• Postado por Tiago

O que o empregador deve saber sobre as férias coletivas

Final de ano chegando e muitas empresas param para um respiro. As férias coletivas podem estar chegando. Então, atenção aos detalhes. Algumas empresas utilizam as férias coletivas como uma estratégia e um instrumento de administração bastante importantes.

São vários os ramos de mercado empresarial que apresentam variações de produção ou de procura de clientes no decorrer do ano. Ora as empresas estão com produção máxima, necessitando até contratarem empregados por tempo determinado, ora apresentam queda bastante acentuada, que atinge inclusive a manutenção do emprego do pessoal efetivo.

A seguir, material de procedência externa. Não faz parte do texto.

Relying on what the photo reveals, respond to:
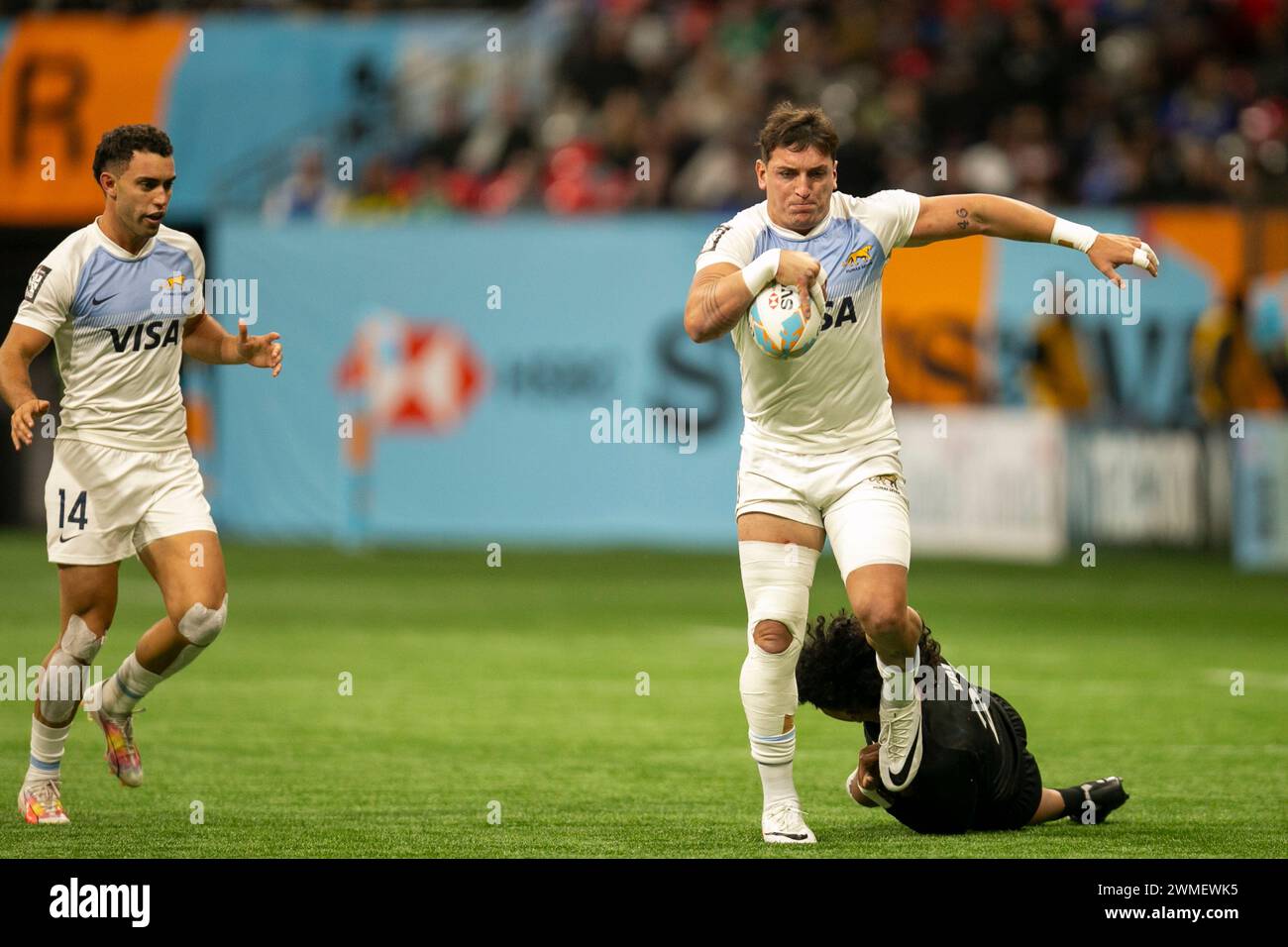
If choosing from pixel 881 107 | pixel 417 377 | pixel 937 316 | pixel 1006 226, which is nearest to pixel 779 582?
pixel 1006 226

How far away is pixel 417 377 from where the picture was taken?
21.0 meters

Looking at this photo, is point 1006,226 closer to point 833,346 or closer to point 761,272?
point 833,346

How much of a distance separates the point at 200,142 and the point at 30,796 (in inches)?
626

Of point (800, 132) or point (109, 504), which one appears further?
point (109, 504)

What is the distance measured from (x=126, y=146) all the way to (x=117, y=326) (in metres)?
0.67

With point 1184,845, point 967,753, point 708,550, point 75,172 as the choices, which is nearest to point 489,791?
point 967,753

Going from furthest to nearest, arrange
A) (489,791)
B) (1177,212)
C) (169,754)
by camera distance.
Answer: (1177,212) → (169,754) → (489,791)

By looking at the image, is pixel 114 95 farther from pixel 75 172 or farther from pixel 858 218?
pixel 858 218

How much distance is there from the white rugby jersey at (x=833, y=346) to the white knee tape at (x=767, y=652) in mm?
407

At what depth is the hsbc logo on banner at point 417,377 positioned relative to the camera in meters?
21.0

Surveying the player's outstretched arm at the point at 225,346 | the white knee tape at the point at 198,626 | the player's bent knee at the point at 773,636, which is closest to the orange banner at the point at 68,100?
the player's outstretched arm at the point at 225,346

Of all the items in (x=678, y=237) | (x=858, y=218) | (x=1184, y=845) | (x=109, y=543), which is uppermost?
(x=678, y=237)

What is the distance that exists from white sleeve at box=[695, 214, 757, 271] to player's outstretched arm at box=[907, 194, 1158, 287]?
0.59 m
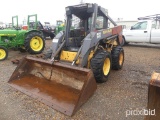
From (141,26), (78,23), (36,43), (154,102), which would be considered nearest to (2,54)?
(36,43)

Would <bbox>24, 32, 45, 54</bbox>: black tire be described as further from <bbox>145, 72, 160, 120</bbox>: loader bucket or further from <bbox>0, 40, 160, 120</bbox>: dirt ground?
<bbox>145, 72, 160, 120</bbox>: loader bucket

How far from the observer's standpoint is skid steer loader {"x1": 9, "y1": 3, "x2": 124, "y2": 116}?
128 inches

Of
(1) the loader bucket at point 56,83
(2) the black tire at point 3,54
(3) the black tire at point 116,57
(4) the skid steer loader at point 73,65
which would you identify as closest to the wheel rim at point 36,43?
(2) the black tire at point 3,54

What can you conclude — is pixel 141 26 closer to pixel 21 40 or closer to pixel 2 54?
pixel 21 40

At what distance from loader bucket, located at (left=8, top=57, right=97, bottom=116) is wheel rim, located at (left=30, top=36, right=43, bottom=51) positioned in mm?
3451

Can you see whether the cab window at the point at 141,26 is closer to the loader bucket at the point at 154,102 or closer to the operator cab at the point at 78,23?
the operator cab at the point at 78,23

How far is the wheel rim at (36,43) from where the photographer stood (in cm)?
771

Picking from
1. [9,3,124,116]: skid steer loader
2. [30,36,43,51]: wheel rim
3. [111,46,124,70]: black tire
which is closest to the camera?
[9,3,124,116]: skid steer loader

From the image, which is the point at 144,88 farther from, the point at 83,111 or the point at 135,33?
the point at 135,33

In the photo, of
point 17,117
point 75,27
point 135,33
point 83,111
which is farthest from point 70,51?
point 135,33

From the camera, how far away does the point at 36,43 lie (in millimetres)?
7895

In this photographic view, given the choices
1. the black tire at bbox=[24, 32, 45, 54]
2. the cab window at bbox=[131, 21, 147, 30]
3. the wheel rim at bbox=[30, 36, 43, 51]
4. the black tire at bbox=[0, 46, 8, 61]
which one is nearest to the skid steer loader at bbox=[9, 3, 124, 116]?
the black tire at bbox=[0, 46, 8, 61]

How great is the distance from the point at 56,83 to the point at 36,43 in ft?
14.9

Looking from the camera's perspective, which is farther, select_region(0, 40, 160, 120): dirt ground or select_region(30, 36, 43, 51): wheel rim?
select_region(30, 36, 43, 51): wheel rim
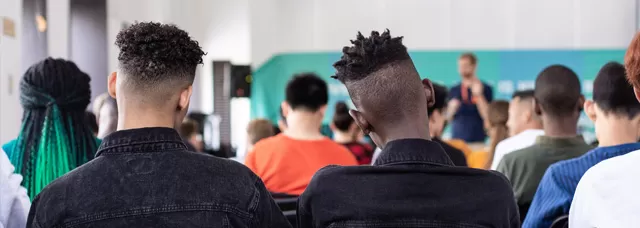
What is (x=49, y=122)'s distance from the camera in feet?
8.04

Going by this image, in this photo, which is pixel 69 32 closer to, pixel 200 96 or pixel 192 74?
pixel 200 96

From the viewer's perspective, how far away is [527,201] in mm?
2805

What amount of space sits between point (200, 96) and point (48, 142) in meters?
8.60

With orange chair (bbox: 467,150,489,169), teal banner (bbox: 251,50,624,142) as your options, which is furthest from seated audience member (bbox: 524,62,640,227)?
teal banner (bbox: 251,50,624,142)

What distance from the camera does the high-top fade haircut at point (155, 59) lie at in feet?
5.14

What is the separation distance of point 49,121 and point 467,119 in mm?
5020

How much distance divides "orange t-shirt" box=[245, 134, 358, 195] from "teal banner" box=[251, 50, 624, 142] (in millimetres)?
7165

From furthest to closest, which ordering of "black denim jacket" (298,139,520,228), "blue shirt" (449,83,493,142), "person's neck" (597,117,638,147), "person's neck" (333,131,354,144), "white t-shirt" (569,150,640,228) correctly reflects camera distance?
"blue shirt" (449,83,493,142) → "person's neck" (333,131,354,144) → "person's neck" (597,117,638,147) → "black denim jacket" (298,139,520,228) → "white t-shirt" (569,150,640,228)

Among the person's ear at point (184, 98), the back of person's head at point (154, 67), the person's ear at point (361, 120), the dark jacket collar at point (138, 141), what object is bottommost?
the dark jacket collar at point (138, 141)

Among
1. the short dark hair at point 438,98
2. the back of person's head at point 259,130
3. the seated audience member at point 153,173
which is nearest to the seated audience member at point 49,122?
the seated audience member at point 153,173

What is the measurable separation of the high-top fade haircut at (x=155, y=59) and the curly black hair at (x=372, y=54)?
1.13 feet

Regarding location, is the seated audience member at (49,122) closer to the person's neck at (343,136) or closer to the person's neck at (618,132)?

É justamente nessas situações de queda que as empresas se utilizam das férias coletivas. De um lado fazem isso para garantir a manutenção do emprego de pessoas que já possuem qualificação e conhecimento da atividade que satisfaçam suas expectativas. De outro, para cumprir com a obrigação legal que é conceder as férias anualmente aos empregados.

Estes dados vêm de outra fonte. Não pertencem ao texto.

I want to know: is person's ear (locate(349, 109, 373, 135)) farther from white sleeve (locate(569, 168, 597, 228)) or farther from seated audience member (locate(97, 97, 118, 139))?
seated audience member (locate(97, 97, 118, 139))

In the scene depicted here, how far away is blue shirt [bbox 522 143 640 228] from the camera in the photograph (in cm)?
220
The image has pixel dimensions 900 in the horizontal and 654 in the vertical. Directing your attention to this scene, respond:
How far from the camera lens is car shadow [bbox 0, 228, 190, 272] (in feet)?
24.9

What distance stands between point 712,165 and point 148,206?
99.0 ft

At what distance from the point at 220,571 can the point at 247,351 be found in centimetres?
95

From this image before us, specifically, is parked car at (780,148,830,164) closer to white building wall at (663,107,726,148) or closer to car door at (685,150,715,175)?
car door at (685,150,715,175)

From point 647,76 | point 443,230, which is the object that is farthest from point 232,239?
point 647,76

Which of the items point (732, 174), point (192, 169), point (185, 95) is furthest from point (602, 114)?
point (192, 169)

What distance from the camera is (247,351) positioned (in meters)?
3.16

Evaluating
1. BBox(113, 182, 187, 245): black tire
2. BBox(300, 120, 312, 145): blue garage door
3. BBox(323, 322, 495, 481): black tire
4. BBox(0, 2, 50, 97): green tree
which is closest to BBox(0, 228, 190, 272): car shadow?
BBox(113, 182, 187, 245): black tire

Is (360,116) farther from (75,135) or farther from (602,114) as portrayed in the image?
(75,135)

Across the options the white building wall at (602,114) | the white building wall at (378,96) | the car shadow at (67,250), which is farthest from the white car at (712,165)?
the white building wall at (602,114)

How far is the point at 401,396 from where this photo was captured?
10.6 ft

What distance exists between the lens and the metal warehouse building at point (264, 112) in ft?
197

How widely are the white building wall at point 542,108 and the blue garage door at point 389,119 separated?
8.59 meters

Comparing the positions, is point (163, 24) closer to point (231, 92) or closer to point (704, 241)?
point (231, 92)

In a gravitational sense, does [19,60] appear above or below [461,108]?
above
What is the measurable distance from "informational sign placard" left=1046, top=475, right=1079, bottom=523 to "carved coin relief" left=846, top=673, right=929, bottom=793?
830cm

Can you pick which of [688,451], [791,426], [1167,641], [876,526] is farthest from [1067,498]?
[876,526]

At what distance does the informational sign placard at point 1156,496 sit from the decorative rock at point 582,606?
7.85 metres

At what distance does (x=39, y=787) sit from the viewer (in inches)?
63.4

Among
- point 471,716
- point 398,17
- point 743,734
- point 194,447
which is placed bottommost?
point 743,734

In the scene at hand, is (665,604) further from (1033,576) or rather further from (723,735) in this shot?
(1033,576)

Direito e obrigação do empregador

As férias coletivas são um direito do empregador. Ele pode determinar a data de início e término e se serão de uma única vez ou divididas em dois períodos diferentes. Mas há regras legais que o patrão está condicionado a atender, sob pena de, não o fazendo, pagar multa por empregado que se apresentar em situação irregular.

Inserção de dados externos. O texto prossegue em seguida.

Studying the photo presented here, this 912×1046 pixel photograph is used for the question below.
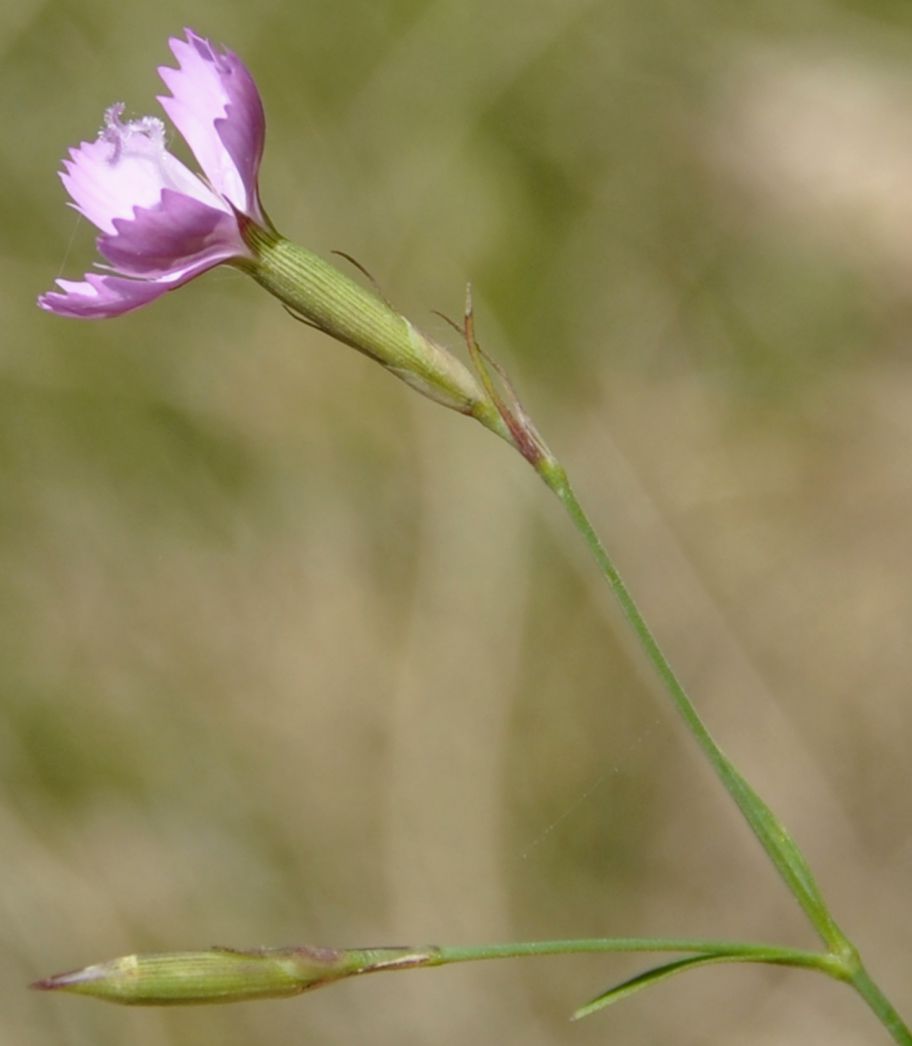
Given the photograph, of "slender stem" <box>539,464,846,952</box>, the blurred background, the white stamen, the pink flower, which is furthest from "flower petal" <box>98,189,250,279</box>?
the blurred background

O empregador que não cumprir com as especificações para concessão das férias coletivas poderá, ainda, além de sofrer as sanções administrativas previstas na legislação, correr o risco de ter que pagar as férias novamente ao empregado e com remuneração em dobro mais o um terço que é previsto na Constituição.

O que é preciso observar na lei

A consolidação das Leis Trabalhistas (CLT) estabelece algumas regras para que seja possível a concessão de férias coletivas aos empregados. Entre essas regras, a lei determina que as férias coletivas possam ser concedidas a todos os empregados de uma empresa, a um ou alguns estabelecimentos de determinada região ou, ainda, a determinados setores específicos da firma.

Nada impede que a empresa conceda férias coletivas somente ao setor de produção e mantenha os demais operando normalmente. É importante destacar, nesse caso, que todos os empregados do setor de produção saiam em férias coletivas. Se parte do setor ou apenas alguns empregados sair e outros permanecerem trabalhando, as férias coletivas serão consideradas inválidas.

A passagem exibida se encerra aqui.